[Texto proporcionado]

La herida no va a cicatrizar nunca




Durante casi toda mi infancia, en el fondo de la casa de mis viejos había un terreno baldío desocupado. El dueño se lo prestaba a mi viejo a cambio de que lo mantuviera limpio y en funcionamiento para evitar que se le metiera gente o se le llenara de bichos.

Fueron años esplendorosos en los que todavía no existían ni las canchas de fútbol cinco para alquilar ni los torneos amateur, salvo los del jockey, el sic, atalaya y un par más. Tener algo así era un lujo.

Por la “Canchita de los Pizarro” pasó todo el mundo. Roberto Carlos un poroto al lado de todos los amigos que yo tenía en esa época y que se daban una vuelta por el templo. Pasaron también primos, vecinos, parroquianos, gallinas, bosteros, yanquis. Buenos, malos, peores, habilidosos, agrandados, calentones, fanáticos. Todos se te aparecían en cualquier momento y siempre había lugar.

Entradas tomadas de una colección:
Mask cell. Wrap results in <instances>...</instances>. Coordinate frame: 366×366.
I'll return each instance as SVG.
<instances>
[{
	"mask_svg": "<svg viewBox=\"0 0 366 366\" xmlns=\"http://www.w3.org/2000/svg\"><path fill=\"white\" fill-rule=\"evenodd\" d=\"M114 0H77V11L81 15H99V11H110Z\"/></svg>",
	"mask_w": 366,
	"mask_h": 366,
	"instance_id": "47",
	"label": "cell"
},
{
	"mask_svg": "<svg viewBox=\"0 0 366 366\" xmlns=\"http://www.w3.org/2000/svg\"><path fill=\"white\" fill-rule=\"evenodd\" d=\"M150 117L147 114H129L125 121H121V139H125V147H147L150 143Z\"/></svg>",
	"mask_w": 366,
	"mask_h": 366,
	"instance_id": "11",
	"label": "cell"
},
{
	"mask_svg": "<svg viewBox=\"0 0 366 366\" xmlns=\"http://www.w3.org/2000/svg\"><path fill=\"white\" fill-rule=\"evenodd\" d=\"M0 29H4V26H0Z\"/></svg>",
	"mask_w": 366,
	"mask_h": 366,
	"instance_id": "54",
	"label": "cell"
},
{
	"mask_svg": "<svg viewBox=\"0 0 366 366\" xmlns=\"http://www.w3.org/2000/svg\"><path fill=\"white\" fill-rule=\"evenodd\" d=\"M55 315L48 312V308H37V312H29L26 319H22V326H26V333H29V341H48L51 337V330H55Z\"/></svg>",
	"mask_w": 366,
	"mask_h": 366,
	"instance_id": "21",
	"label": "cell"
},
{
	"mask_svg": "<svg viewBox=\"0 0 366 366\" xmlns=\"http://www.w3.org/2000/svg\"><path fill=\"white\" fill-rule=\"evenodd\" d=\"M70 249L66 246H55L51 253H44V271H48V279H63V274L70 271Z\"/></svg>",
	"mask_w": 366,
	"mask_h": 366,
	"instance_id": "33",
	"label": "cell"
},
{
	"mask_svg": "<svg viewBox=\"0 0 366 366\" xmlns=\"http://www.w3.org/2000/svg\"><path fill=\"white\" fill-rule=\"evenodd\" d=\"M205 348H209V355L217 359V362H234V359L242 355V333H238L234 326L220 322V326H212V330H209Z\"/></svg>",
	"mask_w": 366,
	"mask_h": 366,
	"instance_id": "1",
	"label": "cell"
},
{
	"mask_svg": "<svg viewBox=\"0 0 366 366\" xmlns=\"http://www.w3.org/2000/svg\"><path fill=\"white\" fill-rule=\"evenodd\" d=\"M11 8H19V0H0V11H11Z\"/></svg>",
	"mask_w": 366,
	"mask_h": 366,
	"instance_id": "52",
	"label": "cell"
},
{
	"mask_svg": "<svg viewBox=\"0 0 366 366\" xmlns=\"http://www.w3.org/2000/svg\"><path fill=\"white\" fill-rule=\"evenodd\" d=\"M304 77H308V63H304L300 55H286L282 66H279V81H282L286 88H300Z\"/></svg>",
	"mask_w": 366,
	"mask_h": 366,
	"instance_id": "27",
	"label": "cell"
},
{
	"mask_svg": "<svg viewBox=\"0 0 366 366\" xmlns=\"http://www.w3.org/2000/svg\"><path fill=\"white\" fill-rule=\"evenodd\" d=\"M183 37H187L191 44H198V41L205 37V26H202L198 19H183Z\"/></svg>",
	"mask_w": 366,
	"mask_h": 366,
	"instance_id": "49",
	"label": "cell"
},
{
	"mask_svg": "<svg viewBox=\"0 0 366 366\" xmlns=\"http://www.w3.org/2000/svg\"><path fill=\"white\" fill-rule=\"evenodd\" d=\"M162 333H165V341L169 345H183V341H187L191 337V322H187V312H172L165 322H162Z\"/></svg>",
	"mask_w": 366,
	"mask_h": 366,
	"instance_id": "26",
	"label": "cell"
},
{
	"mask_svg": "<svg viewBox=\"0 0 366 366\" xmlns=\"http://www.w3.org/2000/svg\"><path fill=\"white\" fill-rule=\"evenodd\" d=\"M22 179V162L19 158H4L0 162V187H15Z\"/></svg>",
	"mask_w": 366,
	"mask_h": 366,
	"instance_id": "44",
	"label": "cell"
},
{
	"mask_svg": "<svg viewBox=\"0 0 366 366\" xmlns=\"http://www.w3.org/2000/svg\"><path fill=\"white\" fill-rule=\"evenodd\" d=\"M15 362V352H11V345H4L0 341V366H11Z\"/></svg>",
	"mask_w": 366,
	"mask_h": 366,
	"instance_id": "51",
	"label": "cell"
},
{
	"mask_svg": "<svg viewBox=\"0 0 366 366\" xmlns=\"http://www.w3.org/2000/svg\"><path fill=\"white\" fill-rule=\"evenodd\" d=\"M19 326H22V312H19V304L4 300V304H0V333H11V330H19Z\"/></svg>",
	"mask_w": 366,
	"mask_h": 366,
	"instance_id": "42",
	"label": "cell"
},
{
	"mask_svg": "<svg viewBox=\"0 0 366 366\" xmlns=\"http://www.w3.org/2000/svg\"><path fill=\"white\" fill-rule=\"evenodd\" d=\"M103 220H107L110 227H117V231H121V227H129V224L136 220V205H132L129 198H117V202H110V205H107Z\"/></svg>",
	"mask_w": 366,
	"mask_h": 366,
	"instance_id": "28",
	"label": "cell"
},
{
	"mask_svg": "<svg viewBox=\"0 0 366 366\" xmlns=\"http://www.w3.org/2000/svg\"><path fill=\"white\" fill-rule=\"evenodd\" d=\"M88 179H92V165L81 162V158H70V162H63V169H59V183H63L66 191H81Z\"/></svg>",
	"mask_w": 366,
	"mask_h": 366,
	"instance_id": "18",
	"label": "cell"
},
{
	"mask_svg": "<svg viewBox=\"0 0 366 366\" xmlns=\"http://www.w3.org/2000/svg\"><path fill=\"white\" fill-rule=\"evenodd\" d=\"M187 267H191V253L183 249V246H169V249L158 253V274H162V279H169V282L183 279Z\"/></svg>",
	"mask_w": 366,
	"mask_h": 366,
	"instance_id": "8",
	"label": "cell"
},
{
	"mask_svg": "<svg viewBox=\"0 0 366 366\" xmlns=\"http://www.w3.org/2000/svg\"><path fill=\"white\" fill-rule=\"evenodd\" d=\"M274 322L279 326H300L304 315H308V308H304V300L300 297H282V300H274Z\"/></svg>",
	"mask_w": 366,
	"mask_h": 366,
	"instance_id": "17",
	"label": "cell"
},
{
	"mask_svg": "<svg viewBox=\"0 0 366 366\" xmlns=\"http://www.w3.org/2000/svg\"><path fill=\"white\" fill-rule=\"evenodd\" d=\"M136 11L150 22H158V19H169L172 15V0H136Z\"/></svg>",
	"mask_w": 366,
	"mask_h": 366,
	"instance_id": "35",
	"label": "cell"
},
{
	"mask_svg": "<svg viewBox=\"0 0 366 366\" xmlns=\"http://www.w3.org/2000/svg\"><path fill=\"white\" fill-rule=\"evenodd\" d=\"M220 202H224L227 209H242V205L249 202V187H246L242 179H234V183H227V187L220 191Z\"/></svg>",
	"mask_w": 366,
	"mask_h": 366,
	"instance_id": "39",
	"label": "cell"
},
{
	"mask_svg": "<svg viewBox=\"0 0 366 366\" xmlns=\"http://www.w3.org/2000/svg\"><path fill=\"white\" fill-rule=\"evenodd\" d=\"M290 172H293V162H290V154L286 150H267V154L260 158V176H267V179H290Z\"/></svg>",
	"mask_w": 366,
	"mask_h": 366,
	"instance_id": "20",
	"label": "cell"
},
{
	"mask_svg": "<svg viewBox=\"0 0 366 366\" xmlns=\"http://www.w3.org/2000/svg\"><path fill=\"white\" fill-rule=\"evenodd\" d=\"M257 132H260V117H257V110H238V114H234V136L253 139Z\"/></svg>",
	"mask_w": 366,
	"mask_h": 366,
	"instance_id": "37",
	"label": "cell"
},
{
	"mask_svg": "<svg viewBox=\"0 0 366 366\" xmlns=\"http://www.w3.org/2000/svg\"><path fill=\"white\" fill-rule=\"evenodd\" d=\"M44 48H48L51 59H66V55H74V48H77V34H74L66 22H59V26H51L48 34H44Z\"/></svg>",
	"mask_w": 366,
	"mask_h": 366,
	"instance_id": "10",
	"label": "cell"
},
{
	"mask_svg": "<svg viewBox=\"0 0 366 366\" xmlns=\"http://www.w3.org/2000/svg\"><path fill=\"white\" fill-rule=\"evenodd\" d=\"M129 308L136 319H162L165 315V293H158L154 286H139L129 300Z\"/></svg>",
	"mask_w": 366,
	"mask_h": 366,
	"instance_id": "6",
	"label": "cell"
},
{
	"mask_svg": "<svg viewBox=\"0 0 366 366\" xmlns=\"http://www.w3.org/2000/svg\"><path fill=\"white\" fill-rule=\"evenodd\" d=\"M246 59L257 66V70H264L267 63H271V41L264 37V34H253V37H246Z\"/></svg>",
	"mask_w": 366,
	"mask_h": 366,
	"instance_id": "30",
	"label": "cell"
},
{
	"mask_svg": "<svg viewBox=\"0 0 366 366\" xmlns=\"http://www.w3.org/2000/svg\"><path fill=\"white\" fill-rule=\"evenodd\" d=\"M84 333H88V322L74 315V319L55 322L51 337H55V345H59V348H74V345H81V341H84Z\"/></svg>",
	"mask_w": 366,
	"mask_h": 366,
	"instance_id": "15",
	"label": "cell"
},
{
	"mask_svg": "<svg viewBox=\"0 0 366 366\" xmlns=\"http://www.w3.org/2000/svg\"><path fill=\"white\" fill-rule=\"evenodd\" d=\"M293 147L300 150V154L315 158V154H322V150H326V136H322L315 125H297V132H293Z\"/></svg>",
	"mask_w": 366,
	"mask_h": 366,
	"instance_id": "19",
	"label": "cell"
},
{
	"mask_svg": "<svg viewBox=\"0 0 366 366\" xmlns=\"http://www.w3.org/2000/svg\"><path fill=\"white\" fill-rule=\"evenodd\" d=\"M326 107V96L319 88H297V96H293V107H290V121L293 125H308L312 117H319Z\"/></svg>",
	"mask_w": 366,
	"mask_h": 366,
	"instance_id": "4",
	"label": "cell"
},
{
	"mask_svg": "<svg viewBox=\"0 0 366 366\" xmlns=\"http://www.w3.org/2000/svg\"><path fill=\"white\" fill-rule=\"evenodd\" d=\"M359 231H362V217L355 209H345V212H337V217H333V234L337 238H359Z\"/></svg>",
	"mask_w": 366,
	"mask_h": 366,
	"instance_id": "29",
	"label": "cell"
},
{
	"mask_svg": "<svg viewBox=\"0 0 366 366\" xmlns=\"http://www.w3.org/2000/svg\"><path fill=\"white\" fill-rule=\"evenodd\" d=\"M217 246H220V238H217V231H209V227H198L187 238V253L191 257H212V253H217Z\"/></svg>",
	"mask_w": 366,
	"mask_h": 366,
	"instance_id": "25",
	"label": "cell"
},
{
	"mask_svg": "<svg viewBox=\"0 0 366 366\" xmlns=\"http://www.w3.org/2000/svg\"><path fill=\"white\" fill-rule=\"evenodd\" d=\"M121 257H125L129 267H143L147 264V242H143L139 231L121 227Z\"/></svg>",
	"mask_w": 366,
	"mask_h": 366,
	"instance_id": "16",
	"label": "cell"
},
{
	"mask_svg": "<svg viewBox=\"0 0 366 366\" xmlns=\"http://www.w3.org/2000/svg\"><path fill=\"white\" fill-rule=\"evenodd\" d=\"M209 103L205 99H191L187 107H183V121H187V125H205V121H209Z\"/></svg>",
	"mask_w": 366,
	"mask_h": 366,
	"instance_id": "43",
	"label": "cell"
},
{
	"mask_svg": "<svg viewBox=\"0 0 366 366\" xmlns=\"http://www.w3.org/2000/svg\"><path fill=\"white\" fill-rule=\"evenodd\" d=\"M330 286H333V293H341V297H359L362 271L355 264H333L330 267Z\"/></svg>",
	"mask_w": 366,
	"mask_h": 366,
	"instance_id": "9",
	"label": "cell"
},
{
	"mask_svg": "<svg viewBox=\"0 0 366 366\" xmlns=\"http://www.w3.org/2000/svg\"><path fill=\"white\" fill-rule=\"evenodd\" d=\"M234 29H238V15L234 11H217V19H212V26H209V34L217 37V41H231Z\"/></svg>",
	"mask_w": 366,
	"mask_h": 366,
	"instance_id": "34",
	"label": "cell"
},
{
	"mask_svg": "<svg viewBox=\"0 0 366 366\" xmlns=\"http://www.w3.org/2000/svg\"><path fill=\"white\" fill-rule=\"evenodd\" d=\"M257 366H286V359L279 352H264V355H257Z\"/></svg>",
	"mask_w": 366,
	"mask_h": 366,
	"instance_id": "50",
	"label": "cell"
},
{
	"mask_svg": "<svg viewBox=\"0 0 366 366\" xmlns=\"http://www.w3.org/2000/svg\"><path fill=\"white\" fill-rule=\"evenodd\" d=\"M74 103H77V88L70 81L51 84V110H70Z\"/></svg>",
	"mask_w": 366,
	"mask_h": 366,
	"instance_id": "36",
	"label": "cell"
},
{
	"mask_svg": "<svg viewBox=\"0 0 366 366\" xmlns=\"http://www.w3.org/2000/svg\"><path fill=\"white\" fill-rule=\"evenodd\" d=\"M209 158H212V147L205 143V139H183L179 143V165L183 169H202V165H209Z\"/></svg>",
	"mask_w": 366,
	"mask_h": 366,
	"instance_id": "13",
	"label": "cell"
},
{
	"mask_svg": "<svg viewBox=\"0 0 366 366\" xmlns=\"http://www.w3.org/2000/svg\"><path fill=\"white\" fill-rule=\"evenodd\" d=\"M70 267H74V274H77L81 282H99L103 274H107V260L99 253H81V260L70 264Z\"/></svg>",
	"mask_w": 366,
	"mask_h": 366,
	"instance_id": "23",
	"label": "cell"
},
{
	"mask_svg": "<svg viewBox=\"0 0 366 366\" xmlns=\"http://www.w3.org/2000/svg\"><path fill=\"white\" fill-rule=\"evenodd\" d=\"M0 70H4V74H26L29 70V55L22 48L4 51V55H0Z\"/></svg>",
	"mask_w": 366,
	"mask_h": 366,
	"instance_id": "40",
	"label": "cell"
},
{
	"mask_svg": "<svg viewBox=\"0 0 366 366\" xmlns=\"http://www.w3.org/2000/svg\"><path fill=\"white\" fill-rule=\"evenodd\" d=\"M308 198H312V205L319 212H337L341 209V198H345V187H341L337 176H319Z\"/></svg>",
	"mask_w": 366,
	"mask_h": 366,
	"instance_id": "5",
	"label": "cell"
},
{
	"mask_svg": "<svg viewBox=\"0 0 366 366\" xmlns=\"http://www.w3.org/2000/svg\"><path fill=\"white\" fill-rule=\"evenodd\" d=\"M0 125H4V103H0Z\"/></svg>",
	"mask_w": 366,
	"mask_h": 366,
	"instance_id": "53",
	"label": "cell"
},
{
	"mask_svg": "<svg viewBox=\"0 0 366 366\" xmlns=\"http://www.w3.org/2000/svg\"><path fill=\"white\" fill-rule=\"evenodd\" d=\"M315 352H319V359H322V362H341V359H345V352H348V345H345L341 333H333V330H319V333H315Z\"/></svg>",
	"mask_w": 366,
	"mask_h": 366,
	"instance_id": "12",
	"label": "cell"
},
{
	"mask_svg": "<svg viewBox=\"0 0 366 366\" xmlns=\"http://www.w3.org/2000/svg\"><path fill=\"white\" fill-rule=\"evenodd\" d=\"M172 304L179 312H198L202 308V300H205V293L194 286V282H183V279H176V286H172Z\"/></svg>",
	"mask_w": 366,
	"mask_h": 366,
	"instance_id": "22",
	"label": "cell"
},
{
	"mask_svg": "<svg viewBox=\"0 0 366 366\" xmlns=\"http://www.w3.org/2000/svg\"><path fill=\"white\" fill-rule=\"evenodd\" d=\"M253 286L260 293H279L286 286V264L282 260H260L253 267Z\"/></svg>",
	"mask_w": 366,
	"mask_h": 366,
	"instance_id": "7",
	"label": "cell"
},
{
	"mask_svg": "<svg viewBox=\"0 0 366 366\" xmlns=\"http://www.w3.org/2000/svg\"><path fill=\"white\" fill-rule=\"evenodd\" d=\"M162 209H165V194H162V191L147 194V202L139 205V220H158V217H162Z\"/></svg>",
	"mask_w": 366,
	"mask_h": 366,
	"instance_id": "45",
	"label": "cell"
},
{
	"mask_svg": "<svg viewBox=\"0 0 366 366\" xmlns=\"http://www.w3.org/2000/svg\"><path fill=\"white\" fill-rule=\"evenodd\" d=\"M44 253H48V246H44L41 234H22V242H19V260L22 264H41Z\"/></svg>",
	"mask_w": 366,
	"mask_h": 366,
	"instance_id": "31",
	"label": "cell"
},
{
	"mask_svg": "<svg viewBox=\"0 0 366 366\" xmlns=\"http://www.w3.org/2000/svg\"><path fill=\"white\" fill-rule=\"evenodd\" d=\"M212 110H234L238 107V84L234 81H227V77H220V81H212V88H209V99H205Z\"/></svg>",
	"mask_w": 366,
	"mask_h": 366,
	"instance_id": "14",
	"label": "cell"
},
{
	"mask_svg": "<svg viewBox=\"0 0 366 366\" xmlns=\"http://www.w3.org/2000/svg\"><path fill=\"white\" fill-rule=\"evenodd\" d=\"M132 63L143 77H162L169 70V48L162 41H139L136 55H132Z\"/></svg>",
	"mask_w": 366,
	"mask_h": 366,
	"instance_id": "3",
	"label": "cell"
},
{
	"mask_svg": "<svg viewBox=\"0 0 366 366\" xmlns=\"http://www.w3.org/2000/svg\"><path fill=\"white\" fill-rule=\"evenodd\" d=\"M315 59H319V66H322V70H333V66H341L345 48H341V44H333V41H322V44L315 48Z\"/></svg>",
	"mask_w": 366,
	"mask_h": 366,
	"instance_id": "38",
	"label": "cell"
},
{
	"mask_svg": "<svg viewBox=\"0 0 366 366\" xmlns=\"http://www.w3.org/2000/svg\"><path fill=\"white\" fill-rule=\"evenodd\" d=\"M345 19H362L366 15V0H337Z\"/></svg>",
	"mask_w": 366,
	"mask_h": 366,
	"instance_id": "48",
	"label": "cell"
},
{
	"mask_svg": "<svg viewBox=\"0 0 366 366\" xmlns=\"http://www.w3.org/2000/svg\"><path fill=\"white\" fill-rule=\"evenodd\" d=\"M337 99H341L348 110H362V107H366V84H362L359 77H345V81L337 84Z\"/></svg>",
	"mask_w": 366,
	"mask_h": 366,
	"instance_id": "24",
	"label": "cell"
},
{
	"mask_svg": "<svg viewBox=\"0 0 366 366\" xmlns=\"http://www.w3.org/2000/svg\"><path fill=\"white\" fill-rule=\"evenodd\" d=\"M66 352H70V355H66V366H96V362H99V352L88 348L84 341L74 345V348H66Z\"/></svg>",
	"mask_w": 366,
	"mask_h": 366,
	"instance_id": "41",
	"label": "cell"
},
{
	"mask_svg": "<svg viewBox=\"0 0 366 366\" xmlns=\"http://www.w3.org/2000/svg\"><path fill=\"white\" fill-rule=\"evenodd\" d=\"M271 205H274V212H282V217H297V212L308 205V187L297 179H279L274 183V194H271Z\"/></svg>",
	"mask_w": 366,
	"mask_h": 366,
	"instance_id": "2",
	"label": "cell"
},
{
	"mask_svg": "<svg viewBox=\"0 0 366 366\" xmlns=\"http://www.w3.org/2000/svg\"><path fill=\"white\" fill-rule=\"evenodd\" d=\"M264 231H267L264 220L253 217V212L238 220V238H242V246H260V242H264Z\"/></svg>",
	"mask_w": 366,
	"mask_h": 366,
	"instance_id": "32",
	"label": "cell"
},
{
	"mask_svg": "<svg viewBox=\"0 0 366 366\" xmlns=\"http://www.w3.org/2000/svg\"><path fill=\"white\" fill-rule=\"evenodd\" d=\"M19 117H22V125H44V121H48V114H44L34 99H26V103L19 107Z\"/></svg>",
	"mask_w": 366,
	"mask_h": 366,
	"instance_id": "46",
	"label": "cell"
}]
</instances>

--

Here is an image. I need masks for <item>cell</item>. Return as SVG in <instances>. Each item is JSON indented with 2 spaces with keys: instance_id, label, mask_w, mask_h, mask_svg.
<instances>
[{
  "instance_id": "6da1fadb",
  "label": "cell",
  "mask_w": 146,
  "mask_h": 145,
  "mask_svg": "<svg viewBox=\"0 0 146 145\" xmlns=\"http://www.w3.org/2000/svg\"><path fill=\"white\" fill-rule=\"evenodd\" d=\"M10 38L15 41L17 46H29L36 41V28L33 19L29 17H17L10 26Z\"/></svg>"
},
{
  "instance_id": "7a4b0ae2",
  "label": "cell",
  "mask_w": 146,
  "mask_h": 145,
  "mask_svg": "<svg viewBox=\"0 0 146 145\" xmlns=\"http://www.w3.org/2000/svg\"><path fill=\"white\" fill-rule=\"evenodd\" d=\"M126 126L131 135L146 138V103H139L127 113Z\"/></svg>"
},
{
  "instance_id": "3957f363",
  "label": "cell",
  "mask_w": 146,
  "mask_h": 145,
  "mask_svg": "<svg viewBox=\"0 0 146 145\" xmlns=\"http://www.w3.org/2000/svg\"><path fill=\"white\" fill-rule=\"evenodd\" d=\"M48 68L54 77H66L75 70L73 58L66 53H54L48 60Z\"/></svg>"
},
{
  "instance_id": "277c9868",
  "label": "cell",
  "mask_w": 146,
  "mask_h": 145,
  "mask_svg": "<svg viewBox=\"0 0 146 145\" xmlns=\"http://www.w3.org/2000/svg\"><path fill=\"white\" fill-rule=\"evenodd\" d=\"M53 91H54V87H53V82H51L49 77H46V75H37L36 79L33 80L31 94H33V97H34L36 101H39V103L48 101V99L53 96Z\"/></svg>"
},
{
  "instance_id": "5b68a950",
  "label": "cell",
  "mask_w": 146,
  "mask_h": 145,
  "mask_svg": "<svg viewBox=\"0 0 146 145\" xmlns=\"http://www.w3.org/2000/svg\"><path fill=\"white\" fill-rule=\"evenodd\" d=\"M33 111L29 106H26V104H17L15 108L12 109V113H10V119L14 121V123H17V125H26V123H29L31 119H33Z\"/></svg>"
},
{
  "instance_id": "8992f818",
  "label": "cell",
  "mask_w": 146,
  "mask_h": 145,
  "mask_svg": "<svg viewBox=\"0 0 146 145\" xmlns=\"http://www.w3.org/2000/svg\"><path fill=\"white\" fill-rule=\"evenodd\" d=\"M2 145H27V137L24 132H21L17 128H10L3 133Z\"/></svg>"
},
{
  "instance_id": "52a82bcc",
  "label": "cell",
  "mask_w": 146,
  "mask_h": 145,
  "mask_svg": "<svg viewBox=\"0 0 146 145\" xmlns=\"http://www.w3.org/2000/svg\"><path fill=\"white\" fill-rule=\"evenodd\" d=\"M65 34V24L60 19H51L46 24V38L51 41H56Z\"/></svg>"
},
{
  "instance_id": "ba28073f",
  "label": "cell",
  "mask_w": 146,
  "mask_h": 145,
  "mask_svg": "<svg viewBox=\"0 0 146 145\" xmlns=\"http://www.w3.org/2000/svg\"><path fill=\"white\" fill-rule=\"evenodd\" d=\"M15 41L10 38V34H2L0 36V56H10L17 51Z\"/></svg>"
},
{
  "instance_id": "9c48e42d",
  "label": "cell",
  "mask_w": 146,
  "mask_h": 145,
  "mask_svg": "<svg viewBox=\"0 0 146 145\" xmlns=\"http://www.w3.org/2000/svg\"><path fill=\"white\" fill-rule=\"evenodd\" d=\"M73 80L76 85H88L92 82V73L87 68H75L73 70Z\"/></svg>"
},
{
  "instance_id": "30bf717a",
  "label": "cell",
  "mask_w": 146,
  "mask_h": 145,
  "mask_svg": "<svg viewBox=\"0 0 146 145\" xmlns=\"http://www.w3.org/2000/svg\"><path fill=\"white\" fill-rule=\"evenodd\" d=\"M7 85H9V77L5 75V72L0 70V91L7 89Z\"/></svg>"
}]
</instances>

* * *

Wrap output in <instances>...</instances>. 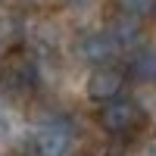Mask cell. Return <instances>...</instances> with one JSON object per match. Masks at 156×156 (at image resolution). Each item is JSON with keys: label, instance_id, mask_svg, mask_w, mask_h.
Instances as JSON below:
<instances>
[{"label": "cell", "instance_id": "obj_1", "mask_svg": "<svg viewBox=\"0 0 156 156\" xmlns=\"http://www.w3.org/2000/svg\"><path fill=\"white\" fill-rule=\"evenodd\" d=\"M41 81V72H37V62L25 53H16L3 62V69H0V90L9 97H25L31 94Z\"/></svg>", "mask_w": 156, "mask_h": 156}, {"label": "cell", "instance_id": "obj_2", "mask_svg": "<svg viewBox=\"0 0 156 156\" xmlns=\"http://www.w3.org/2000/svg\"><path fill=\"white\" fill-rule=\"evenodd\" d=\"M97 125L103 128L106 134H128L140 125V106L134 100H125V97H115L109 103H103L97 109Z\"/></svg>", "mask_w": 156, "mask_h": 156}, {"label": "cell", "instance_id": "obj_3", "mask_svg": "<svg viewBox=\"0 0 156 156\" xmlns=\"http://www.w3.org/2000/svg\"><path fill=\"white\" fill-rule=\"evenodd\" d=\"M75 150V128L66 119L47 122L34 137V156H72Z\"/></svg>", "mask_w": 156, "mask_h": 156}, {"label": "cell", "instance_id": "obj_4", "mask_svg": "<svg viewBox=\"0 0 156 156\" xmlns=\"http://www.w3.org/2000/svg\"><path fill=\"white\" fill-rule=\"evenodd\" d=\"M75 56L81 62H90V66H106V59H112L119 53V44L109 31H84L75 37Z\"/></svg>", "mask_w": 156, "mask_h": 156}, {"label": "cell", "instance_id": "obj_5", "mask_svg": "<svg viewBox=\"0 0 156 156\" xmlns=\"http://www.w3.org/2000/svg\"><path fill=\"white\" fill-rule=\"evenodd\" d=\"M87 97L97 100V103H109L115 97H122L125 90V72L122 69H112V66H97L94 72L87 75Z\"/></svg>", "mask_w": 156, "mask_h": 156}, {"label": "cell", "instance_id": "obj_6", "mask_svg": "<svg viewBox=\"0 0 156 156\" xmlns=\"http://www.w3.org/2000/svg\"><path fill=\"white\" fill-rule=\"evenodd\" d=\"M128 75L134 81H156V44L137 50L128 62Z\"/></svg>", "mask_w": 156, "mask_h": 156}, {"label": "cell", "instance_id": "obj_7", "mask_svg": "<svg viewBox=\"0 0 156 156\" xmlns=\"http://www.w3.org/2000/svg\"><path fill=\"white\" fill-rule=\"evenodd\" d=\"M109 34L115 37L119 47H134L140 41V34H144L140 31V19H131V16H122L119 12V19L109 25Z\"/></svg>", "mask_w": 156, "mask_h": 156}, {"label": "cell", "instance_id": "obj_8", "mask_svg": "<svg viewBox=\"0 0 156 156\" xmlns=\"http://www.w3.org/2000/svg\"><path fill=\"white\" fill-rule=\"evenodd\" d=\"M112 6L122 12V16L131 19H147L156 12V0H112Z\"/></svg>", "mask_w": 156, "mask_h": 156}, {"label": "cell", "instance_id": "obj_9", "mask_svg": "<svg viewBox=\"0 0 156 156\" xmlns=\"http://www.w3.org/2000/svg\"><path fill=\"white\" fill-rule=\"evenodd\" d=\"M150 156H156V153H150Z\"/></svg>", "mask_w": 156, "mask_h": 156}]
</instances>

[Desafío] Reescriba el texto desde "Durante casi toda" hasta "siempre había lugar." inclusive, sustituyendo "gallinas" por "cuervos".

[Resultado completo]
Durante casi toda mi infancia, en el fondo de la casa de mis viejos había un terreno baldío desocupado. El dueño se lo prestaba a mi viejo a cambio de que lo mantuviera limpio y en funcionamiento para evitar que se le metiera gente o se le llenara de bichos.

Fueron años esplendorosos en los que todavía no existían ni las canchas de fútbol cinco para alquilar ni los torneos amateur, salvo los del jockey, el sic, atalaya y un par más. Tener algo así era un lujo.

Por la “Canchita de los Pizarro” pasó todo el mundo. Roberto Carlos un poroto al lado de todos los amigos que yo tenía en esa época y que se daban una vuelta por el templo. Pasaron también primos, vecinos, parroquianos, cuervos, bosteros, yanquis. Buenos, malos, peores, habilidosos, agrandados, calentones, fanáticos. Todos se te aparecían en cualquier momento y siempre había lugar.